• [Set task]: Rewrite the entries from the one containing "From the camera's" through the one containing "How distant is", swapping "granite step" for "stone step" and leaving everything else as it stands.

• [Excerpted data]:
::::

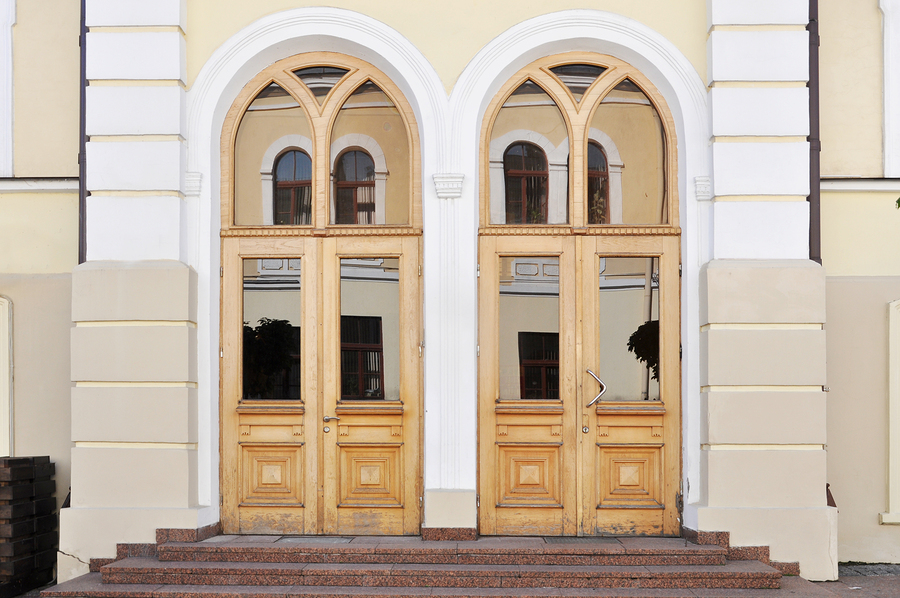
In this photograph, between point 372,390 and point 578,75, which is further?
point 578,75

::::

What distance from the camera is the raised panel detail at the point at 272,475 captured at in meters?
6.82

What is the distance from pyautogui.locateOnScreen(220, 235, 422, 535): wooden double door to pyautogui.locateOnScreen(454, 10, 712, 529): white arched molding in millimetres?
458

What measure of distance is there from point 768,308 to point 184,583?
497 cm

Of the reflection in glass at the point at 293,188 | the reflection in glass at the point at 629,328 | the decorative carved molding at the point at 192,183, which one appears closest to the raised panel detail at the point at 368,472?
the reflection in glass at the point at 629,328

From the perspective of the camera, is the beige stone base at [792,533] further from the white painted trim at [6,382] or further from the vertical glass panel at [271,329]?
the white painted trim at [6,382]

::::

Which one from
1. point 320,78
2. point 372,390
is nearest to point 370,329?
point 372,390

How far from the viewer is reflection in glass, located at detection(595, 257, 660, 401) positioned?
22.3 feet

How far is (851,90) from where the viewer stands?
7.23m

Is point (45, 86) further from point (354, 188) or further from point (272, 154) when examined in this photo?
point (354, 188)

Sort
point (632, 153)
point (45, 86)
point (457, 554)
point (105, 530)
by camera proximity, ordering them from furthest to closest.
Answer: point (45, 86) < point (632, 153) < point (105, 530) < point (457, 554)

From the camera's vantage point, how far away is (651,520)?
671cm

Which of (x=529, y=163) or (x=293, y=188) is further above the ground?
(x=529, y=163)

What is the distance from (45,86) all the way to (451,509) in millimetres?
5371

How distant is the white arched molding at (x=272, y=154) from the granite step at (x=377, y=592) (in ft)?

::::

• [Solution for this problem]:
From the camera's vantage point, how far away is (651,520)?
671cm

Which of (x=529, y=163) or (x=293, y=188) is further above the ground?
(x=529, y=163)

What is the distance from (45,86) all the way to (451,509) in millimetres?
5371

How distant is the white arched molding at (x=272, y=154) from the stone step at (x=377, y=592) (in ft)?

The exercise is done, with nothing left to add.